**Problem to work on:**
Arrange the material below as a JSON list of strings, one string per line, covering everything from the line containing "How far removed" down to the end of the material. Leave out blank lines.

**Records for the task:**
◇ ◇ ◇

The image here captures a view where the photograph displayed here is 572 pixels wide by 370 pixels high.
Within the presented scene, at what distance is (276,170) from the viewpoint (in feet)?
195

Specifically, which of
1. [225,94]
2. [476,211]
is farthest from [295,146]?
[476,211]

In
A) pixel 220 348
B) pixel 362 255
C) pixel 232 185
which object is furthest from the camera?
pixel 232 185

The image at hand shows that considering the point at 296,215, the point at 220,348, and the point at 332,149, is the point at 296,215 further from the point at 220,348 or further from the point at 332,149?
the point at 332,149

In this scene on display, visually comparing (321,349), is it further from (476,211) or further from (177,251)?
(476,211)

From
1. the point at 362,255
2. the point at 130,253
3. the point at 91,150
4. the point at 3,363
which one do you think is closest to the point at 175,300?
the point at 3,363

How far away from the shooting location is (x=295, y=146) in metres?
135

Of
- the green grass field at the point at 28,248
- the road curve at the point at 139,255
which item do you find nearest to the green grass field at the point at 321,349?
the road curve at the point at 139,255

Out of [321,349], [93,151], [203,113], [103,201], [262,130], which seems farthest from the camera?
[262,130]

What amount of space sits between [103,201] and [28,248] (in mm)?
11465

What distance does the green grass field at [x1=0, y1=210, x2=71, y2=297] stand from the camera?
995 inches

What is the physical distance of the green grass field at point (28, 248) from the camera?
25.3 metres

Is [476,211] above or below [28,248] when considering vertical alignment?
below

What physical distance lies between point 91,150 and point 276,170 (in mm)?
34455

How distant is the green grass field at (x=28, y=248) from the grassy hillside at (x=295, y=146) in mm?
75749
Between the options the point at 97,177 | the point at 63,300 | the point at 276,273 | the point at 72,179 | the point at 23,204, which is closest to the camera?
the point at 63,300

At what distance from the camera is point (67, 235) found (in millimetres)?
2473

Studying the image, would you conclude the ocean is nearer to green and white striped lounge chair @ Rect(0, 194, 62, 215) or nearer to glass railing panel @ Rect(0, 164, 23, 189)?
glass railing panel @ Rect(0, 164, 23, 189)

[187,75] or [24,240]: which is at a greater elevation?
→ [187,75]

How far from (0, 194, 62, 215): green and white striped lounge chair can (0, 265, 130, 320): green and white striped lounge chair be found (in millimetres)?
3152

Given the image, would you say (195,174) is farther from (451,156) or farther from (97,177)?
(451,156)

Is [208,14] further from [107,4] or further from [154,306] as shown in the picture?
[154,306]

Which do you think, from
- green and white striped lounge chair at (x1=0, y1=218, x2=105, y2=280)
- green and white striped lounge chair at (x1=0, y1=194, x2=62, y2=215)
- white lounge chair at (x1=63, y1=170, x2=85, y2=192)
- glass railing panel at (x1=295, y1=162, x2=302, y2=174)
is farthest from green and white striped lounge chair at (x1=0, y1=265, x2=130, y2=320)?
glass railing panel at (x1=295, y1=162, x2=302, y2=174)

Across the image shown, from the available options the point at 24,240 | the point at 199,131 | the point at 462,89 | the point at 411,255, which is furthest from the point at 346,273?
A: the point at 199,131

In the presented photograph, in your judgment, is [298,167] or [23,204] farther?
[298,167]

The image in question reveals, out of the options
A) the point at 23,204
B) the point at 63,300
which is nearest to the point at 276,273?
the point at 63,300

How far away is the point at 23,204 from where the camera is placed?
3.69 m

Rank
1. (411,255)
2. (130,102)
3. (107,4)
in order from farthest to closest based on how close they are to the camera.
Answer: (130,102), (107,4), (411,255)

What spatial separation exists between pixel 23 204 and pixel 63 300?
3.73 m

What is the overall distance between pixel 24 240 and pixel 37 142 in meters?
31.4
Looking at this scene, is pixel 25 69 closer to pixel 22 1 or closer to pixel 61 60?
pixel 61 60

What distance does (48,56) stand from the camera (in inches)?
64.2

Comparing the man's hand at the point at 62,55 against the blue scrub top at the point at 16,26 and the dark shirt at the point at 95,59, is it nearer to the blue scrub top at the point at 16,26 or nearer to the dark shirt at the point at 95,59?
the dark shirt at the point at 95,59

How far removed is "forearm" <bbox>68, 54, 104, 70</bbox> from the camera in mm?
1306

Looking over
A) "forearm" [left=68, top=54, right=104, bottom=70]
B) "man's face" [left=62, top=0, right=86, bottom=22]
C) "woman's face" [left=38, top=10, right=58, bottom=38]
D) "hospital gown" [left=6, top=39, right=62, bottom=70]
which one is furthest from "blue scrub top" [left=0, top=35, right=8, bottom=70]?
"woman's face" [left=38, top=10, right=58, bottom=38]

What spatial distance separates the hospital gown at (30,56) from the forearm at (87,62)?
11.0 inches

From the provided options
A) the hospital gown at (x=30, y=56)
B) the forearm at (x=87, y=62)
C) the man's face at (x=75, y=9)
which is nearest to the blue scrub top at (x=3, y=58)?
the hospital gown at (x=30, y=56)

◇ ◇ ◇

**Reply:**
[
  "How far removed is \"forearm\" <bbox>68, 54, 104, 70</bbox> from the camera in mm?",
  "1306",
  "Looking over",
  "A) \"forearm\" [left=68, top=54, right=104, bottom=70]",
  "B) \"man's face\" [left=62, top=0, right=86, bottom=22]",
  "C) \"woman's face\" [left=38, top=10, right=58, bottom=38]",
  "D) \"hospital gown\" [left=6, top=39, right=62, bottom=70]",
  "which one is furthest from \"blue scrub top\" [left=0, top=35, right=8, bottom=70]?",
  "\"woman's face\" [left=38, top=10, right=58, bottom=38]",
  "What spatial distance separates the hospital gown at (30,56) from the forearm at (87,62)?",
  "11.0 inches",
  "From the provided options",
  "A) the hospital gown at (x=30, y=56)",
  "B) the forearm at (x=87, y=62)",
  "C) the man's face at (x=75, y=9)",
  "which is nearest to the blue scrub top at (x=3, y=58)?",
  "the hospital gown at (x=30, y=56)"
]